FOLLOWING its acquisition of the Adtranz freight wagon business in Siegen, Germany, earlier this year (RG 2.00 p118), US-based builder The Greenbrier Companies is strengthening its foothold in Europe. Using Siegen as a design and contract management office, the company is developing manufacturing activity at the Swidnica plant in Poland, in which it acquired a majority interest from Fabryka Wagonów Swidnica in March last year.

According to Bill Bourque, Vice President International, Greenbrier has spent more than US$10m on improvements to manufacturing, offices and staff facilities at Swidnica. He says that both management and shop floor staff have participated in exchange visits to Greenbrier plants in North America as part of a training programme.

Acquisition of the Adtranz business gave Greenbrier access to Western European wagon designs, such as 200 small-wheel rolling motorway wagons being built for an Austrian intermodal operator - although these are being assembled by another subcontractor and not at Swidnica.

Bourque estimates demand for wagons in Europe to be from 10000 to 12000 a year, and he says the company’s Polish plant has the capacity to produce ’several thousand’ of these. But he couples his remarks with a warning that there is too much wagon building capacity in Europe and that consolidation is inevitable - as has happened in North America where there are now only six main builders.

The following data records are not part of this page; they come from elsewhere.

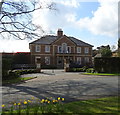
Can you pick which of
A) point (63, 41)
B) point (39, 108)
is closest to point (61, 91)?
point (39, 108)

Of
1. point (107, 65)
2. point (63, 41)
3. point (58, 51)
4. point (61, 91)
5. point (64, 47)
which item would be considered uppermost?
point (63, 41)

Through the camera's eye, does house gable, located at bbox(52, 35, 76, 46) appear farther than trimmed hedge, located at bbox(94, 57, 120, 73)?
Yes

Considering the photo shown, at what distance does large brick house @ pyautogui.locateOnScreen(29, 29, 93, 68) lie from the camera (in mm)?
41125

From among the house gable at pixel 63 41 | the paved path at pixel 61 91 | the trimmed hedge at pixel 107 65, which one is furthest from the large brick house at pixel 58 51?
the paved path at pixel 61 91

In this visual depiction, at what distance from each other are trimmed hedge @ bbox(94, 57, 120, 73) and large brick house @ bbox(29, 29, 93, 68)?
15906 millimetres

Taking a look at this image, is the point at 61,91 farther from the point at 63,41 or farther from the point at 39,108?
the point at 63,41

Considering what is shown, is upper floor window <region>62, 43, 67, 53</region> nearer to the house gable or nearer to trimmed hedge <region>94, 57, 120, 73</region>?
the house gable

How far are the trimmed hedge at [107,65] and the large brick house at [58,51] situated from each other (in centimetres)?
1591

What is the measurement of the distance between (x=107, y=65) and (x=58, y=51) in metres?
21.5

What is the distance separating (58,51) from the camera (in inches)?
1711

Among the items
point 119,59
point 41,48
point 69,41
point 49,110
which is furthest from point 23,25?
point 69,41

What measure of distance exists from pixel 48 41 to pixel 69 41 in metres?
6.37

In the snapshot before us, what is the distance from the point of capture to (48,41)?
43.9 meters

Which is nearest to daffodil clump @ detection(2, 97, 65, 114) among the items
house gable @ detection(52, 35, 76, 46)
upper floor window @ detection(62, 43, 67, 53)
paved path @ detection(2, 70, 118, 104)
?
paved path @ detection(2, 70, 118, 104)
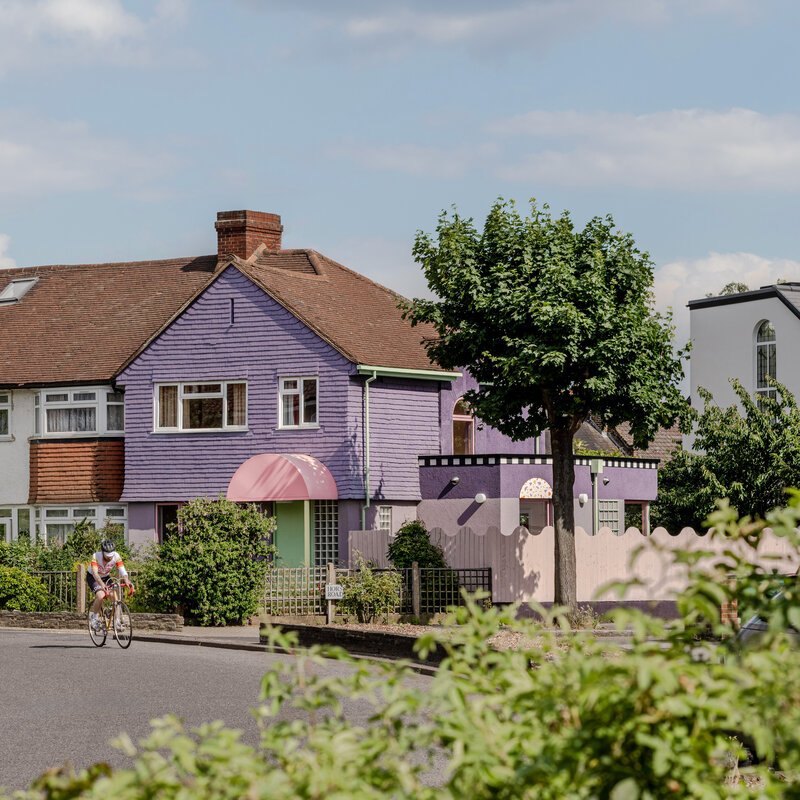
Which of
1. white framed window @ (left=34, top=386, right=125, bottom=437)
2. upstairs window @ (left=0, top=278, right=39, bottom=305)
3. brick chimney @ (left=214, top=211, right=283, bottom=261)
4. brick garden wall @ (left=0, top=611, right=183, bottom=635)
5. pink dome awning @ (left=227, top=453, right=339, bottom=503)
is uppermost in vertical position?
brick chimney @ (left=214, top=211, right=283, bottom=261)

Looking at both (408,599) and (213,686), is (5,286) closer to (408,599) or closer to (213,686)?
(408,599)

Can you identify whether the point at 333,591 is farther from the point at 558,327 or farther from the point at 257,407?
the point at 257,407

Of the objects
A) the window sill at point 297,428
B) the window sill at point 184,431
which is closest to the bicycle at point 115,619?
the window sill at point 297,428

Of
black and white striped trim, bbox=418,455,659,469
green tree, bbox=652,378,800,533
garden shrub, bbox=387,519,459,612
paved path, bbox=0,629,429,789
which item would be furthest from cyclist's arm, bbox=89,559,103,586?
green tree, bbox=652,378,800,533

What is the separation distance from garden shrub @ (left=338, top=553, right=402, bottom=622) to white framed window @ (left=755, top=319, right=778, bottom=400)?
23.5 metres

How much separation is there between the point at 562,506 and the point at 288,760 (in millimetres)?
22466

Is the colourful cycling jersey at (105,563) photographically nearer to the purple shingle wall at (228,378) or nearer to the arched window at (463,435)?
the purple shingle wall at (228,378)

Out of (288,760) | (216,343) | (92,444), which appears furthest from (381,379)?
(288,760)

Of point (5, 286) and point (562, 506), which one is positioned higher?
point (5, 286)

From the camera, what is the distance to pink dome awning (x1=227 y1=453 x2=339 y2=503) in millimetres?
33594

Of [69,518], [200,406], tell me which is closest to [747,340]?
[200,406]

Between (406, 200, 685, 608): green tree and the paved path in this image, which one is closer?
the paved path

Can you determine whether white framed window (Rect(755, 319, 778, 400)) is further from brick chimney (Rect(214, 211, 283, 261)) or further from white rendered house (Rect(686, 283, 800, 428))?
brick chimney (Rect(214, 211, 283, 261))

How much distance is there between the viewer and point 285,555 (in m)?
35.4
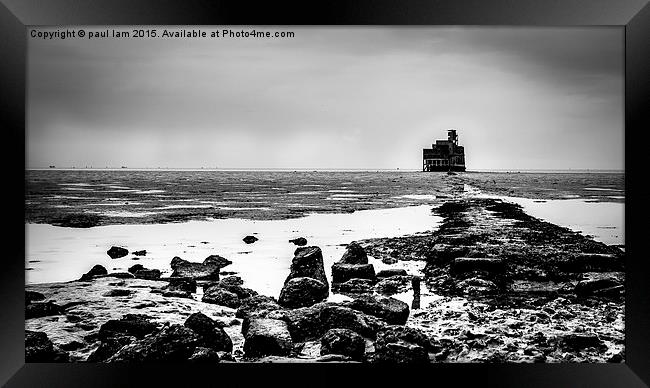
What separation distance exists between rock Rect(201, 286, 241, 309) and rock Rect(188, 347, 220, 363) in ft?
2.03

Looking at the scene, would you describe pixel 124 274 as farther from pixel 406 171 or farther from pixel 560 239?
pixel 560 239

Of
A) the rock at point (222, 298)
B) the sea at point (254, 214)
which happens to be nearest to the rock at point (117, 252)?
the sea at point (254, 214)

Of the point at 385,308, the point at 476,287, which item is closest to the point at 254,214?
the point at 385,308

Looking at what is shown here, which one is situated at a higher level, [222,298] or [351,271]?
[351,271]

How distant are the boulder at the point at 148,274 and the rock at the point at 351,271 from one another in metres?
1.59

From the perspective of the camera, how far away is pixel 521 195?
5.45 meters

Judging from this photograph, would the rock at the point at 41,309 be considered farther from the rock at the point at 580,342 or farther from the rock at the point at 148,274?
the rock at the point at 580,342

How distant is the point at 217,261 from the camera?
4.43 meters

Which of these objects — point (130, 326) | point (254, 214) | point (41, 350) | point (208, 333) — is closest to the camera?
point (41, 350)

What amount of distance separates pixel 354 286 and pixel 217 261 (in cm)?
129

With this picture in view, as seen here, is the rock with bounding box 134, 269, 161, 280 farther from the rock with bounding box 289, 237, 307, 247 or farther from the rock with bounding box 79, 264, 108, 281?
the rock with bounding box 289, 237, 307, 247

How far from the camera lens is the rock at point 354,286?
4.25m

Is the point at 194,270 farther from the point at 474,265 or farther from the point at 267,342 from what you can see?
the point at 474,265
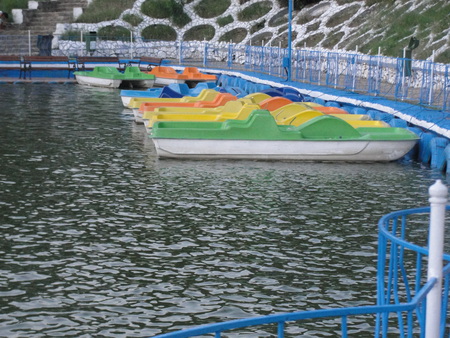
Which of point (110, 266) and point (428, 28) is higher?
point (428, 28)

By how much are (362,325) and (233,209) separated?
18.4 ft

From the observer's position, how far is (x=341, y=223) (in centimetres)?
1346

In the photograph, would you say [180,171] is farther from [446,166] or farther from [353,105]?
[353,105]

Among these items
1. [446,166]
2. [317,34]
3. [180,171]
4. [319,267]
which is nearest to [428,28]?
[317,34]

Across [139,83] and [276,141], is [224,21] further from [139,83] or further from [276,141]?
[276,141]

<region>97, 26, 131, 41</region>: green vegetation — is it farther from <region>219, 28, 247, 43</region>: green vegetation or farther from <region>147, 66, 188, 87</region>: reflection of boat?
<region>147, 66, 188, 87</region>: reflection of boat

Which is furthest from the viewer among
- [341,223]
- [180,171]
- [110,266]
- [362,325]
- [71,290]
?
[180,171]

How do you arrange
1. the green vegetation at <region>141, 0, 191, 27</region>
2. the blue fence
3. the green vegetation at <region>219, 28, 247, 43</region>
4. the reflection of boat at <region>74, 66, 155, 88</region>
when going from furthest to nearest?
1. the green vegetation at <region>141, 0, 191, 27</region>
2. the green vegetation at <region>219, 28, 247, 43</region>
3. the reflection of boat at <region>74, 66, 155, 88</region>
4. the blue fence

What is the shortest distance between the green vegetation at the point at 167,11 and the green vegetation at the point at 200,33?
1.01 meters

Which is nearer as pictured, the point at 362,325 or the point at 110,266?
the point at 362,325

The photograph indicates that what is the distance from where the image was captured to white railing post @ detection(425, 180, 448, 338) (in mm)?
4855

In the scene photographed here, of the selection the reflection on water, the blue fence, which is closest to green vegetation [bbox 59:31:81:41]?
the blue fence

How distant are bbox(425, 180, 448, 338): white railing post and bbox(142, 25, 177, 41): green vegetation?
172 ft

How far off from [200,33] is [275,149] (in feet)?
127
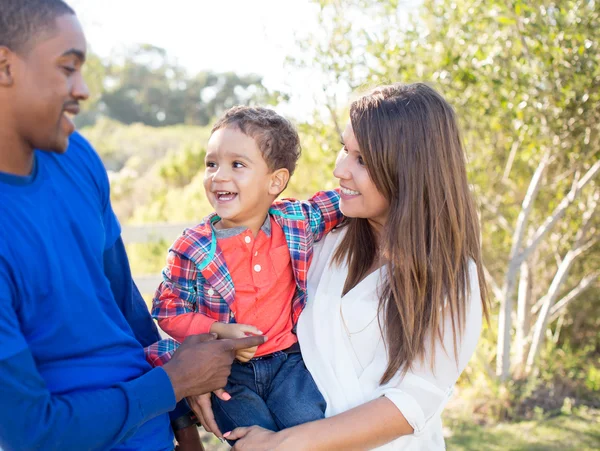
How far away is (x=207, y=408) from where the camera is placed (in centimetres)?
207

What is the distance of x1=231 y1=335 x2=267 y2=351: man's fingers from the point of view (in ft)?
6.36

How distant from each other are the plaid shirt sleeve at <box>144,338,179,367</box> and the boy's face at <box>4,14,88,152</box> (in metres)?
0.69

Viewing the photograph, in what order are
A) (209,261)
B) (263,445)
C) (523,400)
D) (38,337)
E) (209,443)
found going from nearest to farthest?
(38,337), (263,445), (209,261), (209,443), (523,400)

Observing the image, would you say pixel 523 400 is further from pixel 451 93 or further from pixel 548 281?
pixel 451 93

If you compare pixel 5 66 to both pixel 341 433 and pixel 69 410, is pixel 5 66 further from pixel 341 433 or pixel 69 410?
pixel 341 433

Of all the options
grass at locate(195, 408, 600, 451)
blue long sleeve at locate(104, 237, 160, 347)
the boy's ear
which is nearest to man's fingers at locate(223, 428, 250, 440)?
blue long sleeve at locate(104, 237, 160, 347)

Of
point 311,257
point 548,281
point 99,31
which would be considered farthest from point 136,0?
point 311,257

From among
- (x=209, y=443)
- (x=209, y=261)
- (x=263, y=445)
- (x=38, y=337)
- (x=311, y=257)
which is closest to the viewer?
(x=38, y=337)

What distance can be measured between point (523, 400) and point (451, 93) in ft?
7.46

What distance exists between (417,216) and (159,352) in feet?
2.87

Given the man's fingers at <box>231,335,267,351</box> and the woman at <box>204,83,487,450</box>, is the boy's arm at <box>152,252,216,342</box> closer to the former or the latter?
the man's fingers at <box>231,335,267,351</box>

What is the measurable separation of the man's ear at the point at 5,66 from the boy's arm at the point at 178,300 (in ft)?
2.62

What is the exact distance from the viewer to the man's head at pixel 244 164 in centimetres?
217

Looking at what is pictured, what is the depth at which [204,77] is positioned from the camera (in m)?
42.8
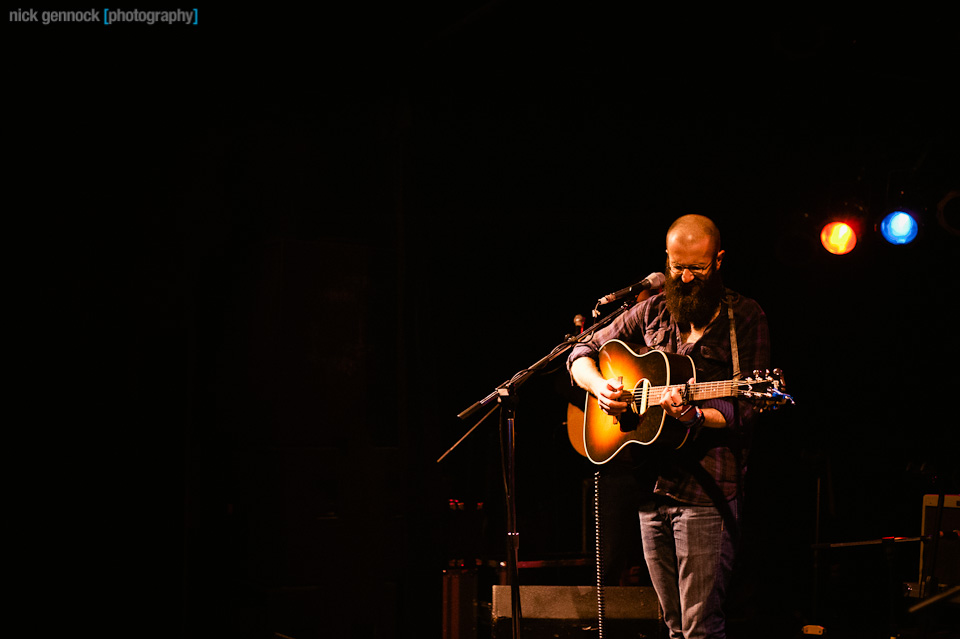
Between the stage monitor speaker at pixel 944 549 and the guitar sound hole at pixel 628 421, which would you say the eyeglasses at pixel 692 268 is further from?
the stage monitor speaker at pixel 944 549

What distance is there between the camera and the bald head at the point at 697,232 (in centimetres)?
327

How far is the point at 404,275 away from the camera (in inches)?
182

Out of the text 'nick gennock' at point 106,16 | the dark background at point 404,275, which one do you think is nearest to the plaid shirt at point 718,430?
the dark background at point 404,275

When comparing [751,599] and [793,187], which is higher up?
[793,187]

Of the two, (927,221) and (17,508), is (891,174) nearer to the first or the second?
(927,221)

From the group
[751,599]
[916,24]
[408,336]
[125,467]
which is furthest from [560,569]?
[916,24]

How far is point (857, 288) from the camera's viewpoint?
640cm

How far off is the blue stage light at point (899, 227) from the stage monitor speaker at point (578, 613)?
3199 mm

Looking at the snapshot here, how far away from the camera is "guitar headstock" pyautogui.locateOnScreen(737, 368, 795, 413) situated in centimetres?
296

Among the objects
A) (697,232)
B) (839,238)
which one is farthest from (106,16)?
(839,238)

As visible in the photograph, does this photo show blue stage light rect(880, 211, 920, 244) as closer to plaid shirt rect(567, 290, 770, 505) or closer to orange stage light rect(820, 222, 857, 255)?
orange stage light rect(820, 222, 857, 255)

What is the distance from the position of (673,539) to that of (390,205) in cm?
242

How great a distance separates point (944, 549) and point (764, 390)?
11.1ft

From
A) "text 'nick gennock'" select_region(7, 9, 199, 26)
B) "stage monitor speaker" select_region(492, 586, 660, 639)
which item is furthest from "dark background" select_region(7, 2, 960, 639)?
"stage monitor speaker" select_region(492, 586, 660, 639)
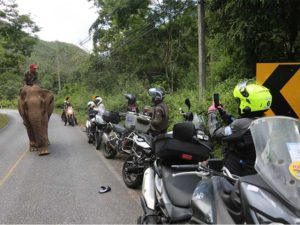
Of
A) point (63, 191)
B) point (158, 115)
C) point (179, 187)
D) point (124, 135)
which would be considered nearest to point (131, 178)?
point (63, 191)

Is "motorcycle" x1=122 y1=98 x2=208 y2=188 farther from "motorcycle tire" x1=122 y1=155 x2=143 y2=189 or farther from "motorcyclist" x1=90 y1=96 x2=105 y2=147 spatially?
"motorcyclist" x1=90 y1=96 x2=105 y2=147

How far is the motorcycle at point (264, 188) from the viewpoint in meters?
2.64

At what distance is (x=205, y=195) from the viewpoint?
3.11 meters

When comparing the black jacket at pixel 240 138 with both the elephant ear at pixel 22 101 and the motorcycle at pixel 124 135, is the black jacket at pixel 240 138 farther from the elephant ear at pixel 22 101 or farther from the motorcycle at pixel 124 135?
the elephant ear at pixel 22 101

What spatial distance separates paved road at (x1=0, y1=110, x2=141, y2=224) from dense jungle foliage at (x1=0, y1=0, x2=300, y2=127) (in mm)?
2589

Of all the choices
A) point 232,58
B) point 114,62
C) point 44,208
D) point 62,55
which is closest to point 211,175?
point 44,208

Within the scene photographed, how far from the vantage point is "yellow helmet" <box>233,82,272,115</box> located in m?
3.63

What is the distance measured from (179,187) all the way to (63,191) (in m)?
3.99

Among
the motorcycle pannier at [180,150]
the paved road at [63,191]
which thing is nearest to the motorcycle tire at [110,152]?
the paved road at [63,191]

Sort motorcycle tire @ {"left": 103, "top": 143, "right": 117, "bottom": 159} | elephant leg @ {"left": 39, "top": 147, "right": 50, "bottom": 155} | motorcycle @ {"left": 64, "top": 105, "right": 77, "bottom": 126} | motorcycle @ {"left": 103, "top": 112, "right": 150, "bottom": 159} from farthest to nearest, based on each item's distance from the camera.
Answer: motorcycle @ {"left": 64, "top": 105, "right": 77, "bottom": 126} → elephant leg @ {"left": 39, "top": 147, "right": 50, "bottom": 155} → motorcycle tire @ {"left": 103, "top": 143, "right": 117, "bottom": 159} → motorcycle @ {"left": 103, "top": 112, "right": 150, "bottom": 159}

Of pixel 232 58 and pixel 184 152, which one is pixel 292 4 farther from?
pixel 184 152

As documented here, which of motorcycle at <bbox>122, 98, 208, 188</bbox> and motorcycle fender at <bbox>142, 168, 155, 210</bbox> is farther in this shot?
motorcycle at <bbox>122, 98, 208, 188</bbox>

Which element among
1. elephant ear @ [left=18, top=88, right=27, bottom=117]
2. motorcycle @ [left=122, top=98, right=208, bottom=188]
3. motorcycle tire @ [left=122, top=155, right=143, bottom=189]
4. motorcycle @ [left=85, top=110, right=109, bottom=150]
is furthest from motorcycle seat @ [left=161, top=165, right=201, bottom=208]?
elephant ear @ [left=18, top=88, right=27, bottom=117]

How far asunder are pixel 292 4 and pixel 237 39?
4.72 ft
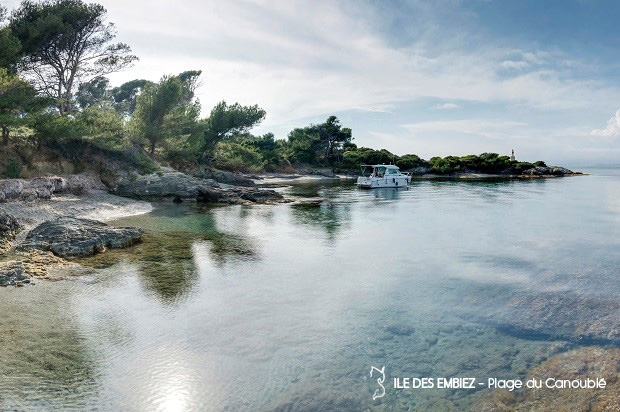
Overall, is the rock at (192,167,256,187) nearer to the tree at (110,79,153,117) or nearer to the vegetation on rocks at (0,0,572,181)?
the vegetation on rocks at (0,0,572,181)

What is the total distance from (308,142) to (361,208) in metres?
61.0

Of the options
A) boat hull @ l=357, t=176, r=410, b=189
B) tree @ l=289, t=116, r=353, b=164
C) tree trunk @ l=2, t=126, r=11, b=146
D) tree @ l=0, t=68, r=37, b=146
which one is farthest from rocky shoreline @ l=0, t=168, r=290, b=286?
tree @ l=289, t=116, r=353, b=164

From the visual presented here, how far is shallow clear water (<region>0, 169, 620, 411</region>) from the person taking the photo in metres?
7.46

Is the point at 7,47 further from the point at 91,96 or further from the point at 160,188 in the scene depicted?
the point at 91,96

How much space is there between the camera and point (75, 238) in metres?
17.1

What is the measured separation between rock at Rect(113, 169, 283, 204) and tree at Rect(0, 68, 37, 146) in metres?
10.2

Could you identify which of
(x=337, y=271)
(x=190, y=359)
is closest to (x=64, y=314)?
(x=190, y=359)

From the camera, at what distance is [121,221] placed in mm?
25828

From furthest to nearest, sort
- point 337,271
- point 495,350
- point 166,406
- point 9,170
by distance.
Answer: point 9,170, point 337,271, point 495,350, point 166,406

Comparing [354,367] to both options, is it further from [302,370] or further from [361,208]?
[361,208]

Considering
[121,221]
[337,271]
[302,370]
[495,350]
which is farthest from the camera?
[121,221]

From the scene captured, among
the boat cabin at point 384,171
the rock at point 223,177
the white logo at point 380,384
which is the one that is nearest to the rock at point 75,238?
the white logo at point 380,384

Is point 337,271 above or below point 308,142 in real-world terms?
below

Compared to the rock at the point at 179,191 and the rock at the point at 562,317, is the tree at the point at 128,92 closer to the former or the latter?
the rock at the point at 179,191
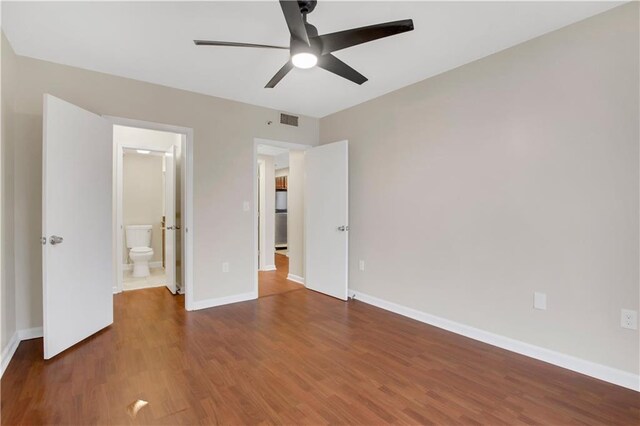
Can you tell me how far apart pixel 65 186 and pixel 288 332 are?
2.24 meters

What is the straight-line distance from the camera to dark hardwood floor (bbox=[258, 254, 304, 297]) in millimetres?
4445

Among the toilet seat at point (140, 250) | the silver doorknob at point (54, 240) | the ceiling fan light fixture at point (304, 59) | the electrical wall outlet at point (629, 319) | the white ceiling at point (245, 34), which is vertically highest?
the white ceiling at point (245, 34)

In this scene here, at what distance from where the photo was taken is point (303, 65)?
2109 millimetres

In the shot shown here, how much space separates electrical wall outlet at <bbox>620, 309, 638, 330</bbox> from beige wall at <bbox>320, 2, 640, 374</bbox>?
0.03 metres

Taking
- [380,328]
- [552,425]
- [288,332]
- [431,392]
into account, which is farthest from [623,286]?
[288,332]

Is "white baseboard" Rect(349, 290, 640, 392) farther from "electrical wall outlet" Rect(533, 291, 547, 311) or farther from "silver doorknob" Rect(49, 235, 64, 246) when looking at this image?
"silver doorknob" Rect(49, 235, 64, 246)

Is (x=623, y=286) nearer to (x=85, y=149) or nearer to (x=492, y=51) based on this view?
(x=492, y=51)

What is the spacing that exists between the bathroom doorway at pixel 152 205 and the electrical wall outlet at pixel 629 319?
3.75m

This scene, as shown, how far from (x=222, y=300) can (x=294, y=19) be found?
313cm

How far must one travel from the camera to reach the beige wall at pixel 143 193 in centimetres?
597

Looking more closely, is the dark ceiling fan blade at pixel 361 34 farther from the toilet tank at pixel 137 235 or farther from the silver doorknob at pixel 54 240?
the toilet tank at pixel 137 235

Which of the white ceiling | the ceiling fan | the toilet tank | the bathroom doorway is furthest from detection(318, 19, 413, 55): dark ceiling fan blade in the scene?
the toilet tank

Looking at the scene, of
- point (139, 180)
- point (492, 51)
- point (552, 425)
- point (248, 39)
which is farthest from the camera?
point (139, 180)

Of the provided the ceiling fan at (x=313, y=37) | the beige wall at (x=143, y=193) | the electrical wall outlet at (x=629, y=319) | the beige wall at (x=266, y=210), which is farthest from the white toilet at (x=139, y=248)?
the electrical wall outlet at (x=629, y=319)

Swidnica is currently putting together six wagons a day, although some of these are part-finished products. They include container flatcar underframes for a US waste disposal company; Greenbrier chose to fabricate them in Europe as its American plants had full order books. The work meant that Swidnica had to be certified by the Association of American Railroads and other North American bodies.

Greenbrier expects to display three wagons at the Innotrans event in September. As well as a tank wagon - the traditional Swidnica product - there is likely to be a sliding door wagon and a flat wagon. Bourque says the investment made in the plant is now beginning to pay off, and notes that it has been fascinating ’watching the butterfly open up’.